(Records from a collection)
......
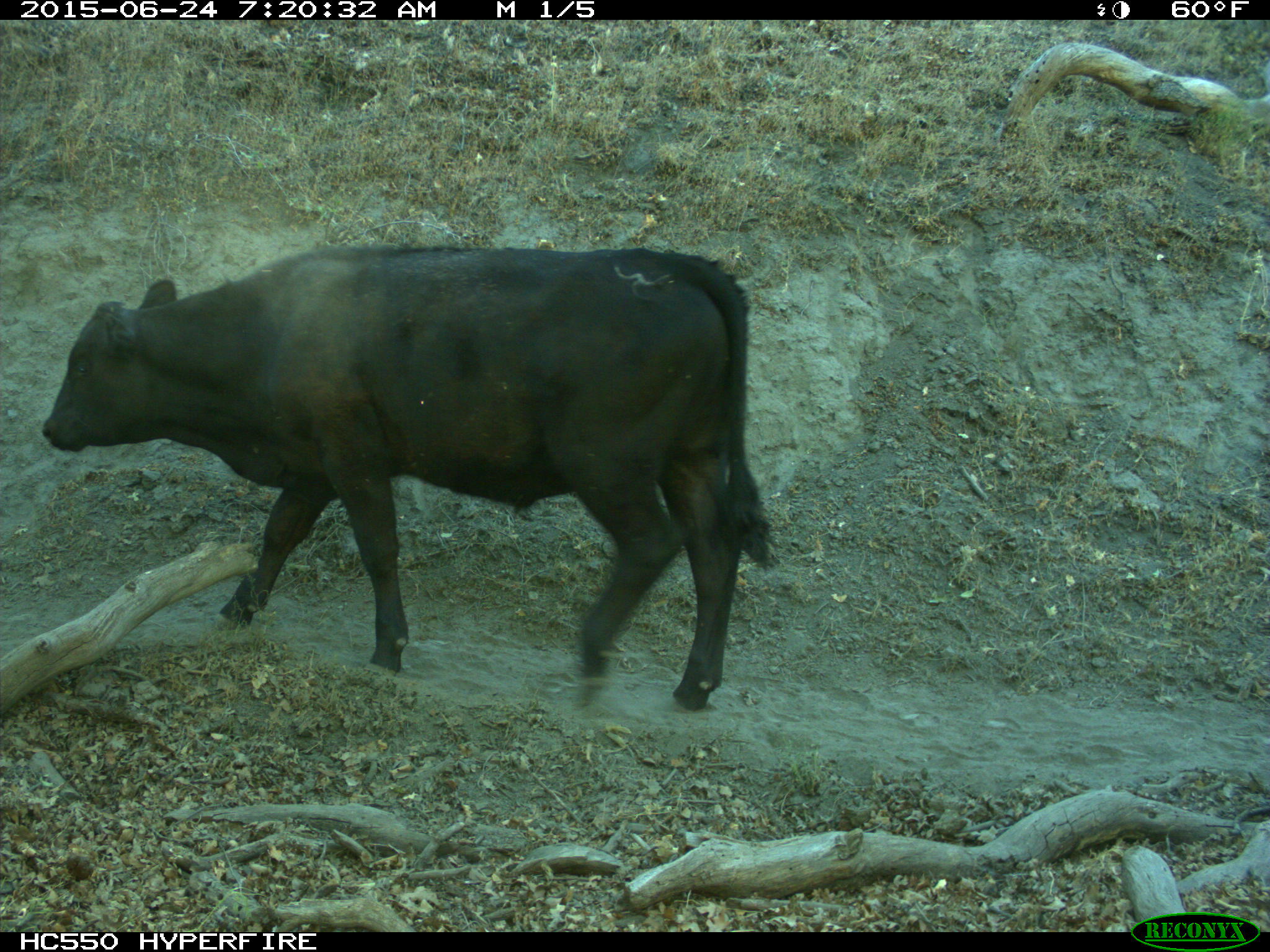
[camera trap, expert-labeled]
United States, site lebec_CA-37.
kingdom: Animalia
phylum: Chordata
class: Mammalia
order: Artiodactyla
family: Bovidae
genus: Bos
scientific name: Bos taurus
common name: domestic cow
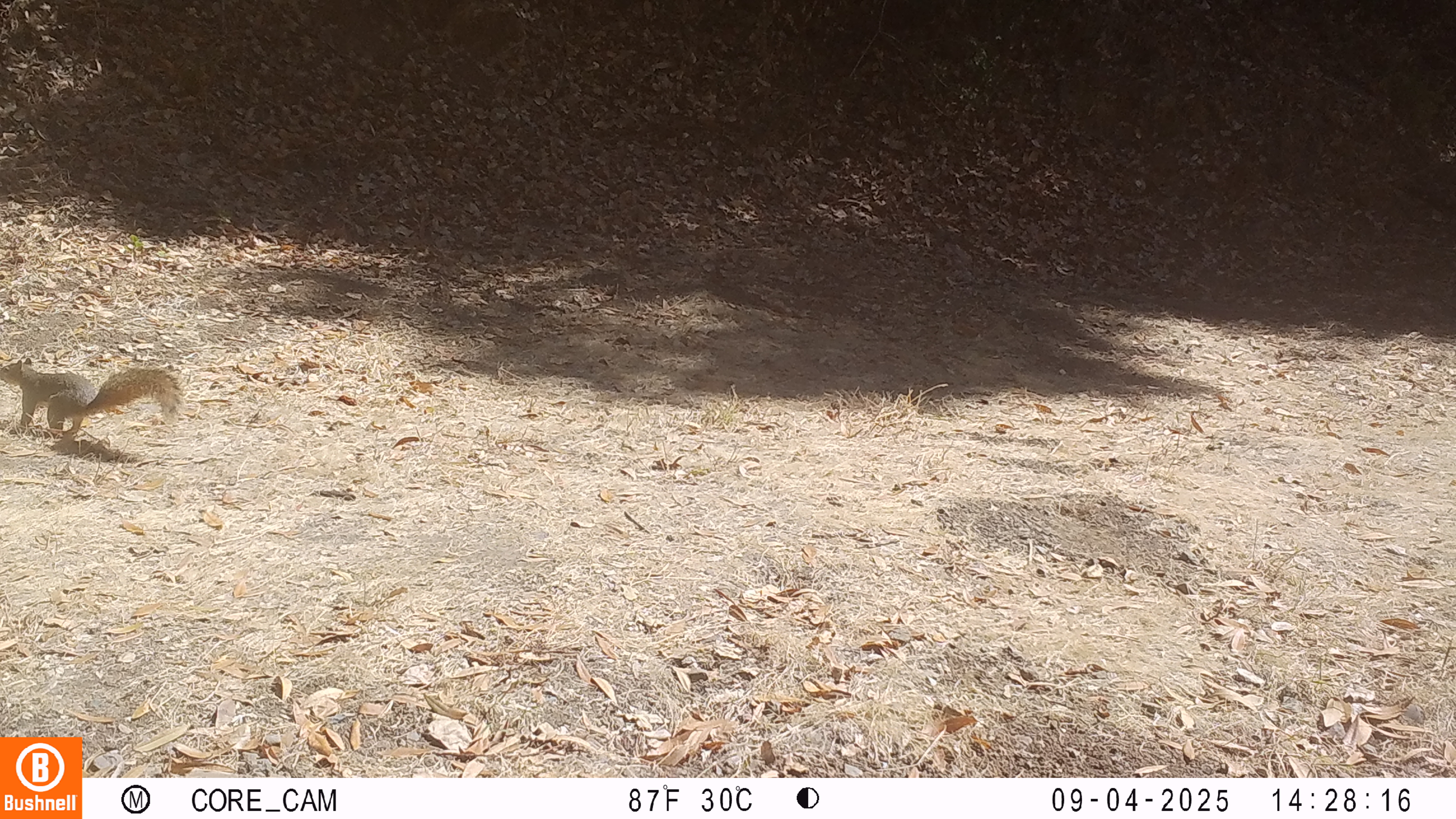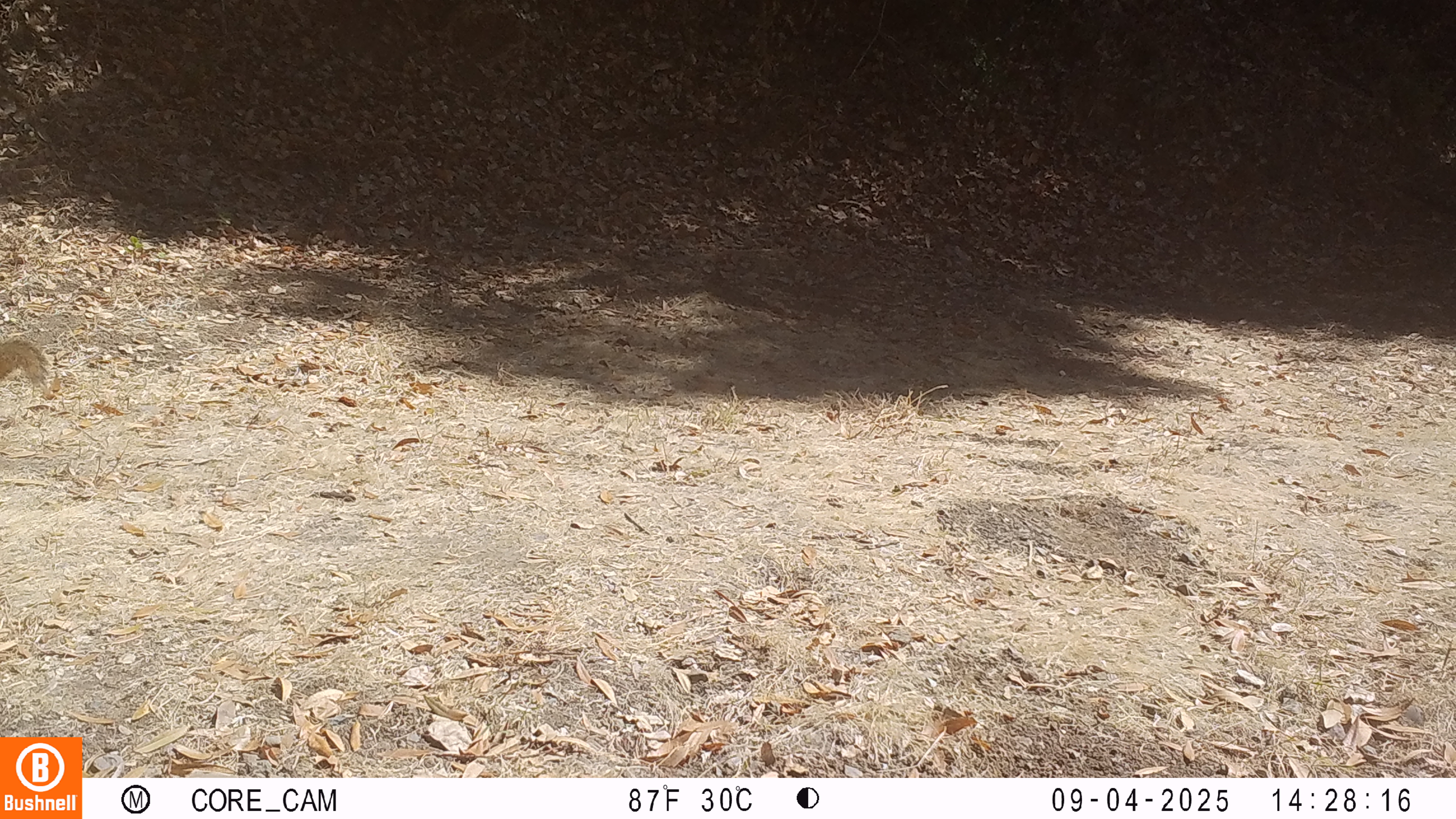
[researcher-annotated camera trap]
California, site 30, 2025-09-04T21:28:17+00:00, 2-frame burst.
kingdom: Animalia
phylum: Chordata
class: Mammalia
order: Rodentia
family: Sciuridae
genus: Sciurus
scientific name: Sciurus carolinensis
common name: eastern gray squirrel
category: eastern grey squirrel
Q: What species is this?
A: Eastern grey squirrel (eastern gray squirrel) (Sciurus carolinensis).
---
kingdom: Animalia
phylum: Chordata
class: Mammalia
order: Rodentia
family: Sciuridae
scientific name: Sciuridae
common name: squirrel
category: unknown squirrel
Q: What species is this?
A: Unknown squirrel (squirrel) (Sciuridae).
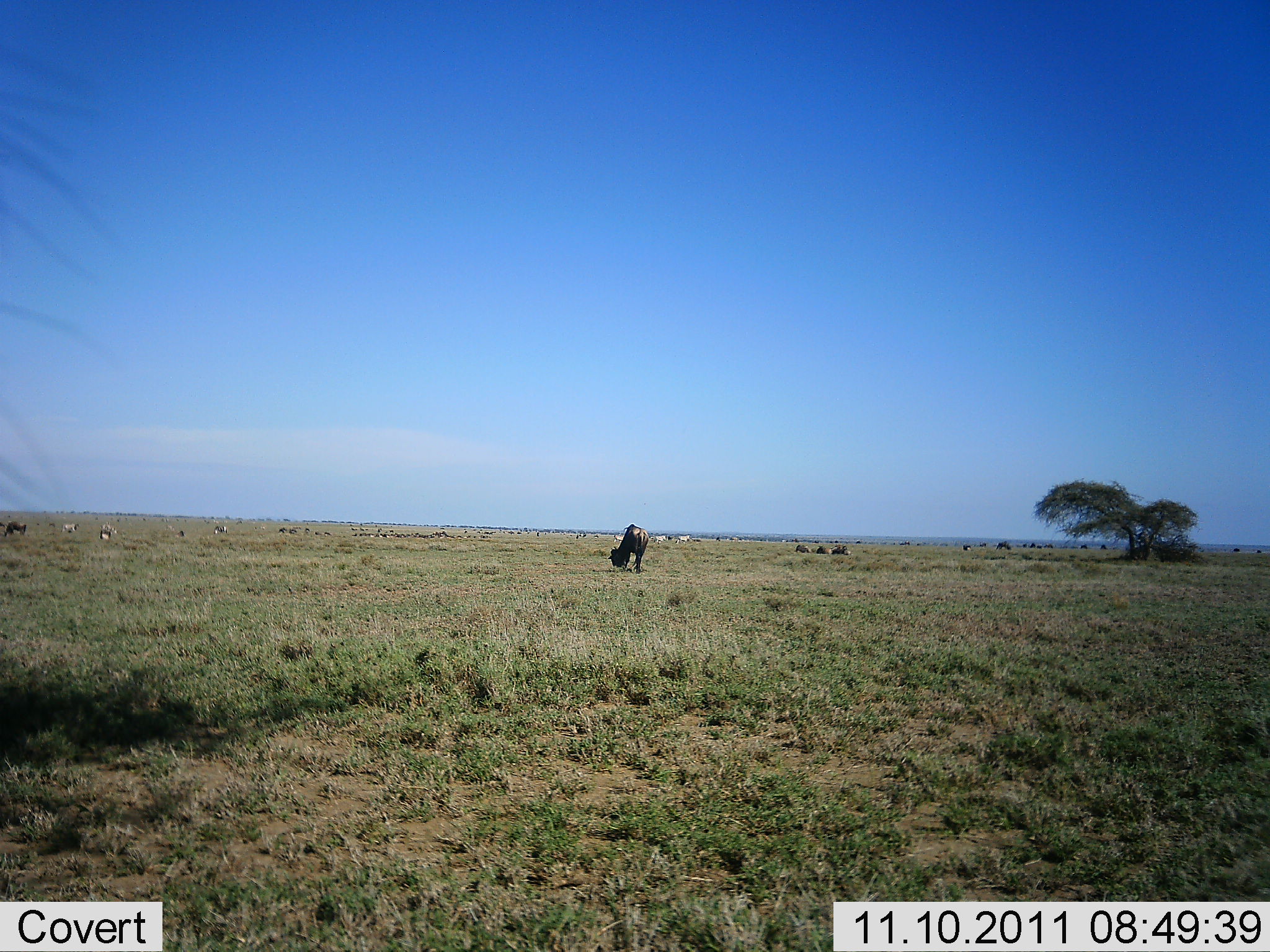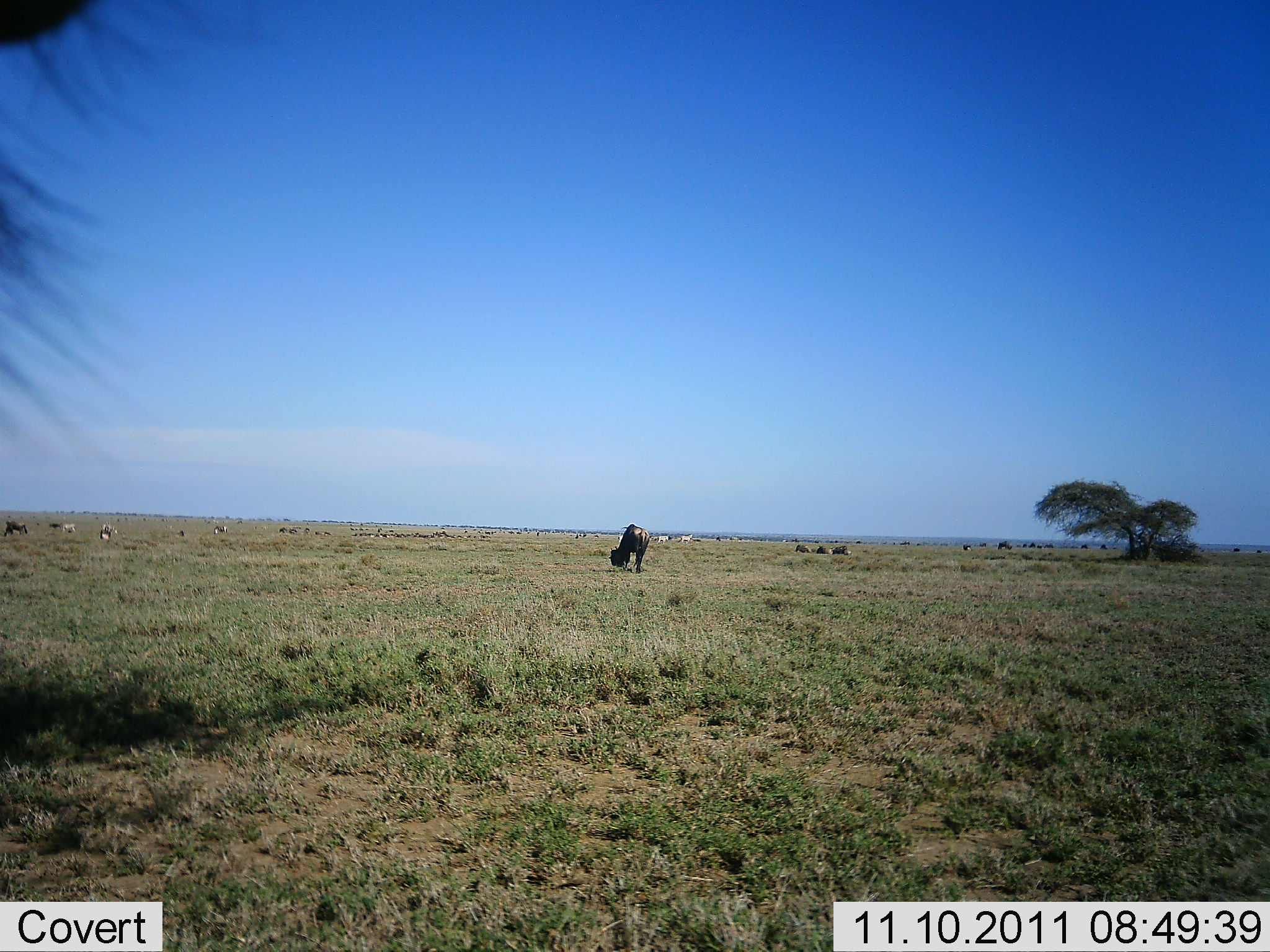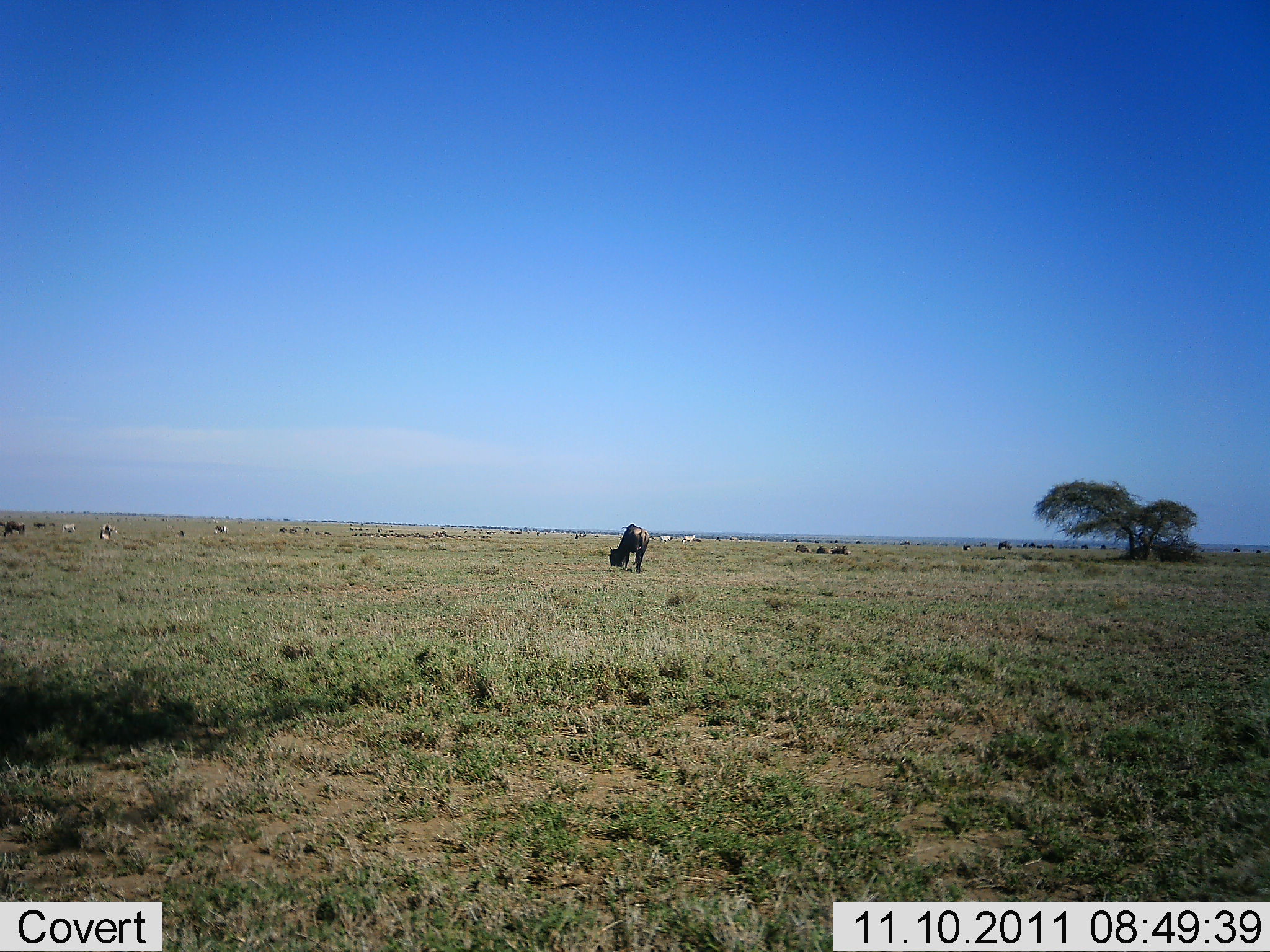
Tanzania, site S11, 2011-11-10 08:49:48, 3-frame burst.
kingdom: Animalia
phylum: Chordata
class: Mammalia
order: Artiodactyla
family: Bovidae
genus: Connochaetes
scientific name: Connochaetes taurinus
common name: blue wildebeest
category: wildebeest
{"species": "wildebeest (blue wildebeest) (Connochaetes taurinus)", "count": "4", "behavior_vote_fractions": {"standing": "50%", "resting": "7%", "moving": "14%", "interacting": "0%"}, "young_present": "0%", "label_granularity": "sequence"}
......
→ Exercise
What is needed is an exact reprint of every entry, pictures excluded.

→ Expected output
[camera trap, expert-labeled]
United States, site lebec_CA-37.
kingdom: Animalia
phylum: Chordata
class: Mammalia
order: Artiodactyla
family: Bovidae
genus: Bos
scientific name: Bos taurus
common name: domestic cow
[researcher-annotated camera trap]
California, site 30, 2025-09-04T21:28:17+00:00, 2-frame burst.
kingdom: Animalia
phylum: Chordata
class: Mammalia
order: Rodentia
family: Sciuridae
genus: Sciurus
scientific name: Sciurus carolinensis
common name: eastern gray squirrel
category: eastern grey squirrel
Q: What species is this?
A: Eastern grey squirrel (eastern gray squirrel) (Sciurus carolinensis).
---
kingdom: Animalia
phylum: Chordata
class: Mammalia
order: Rodentia
family: Sciuridae
scientific name: Sciuridae
common name: squirrel
category: unknown squirrel
Q: What species is this?
A: Unknown squirrel (squirrel) (Sciuridae).
Tanzania, site S11, 2011-11-10 08:49:48, 3-frame burst.
kingdom: Animalia
phylum: Chordata
class: Mammalia
order: Artiodactyla
family: Bovidae
genus: Connochaetes
scientific name: Connochaetes taurinus
common name: blue wildebeest
category: wildebeest
{"species": "wildebeest (blue wildebeest) (Connochaetes taurinus)", "count": "4", "behavior_vote_fractions": {"standing": "50%", "resting": "7%", "moving": "14%", "interacting": "0%"}, "young_present": "0%", "label_granularity": "sequence"}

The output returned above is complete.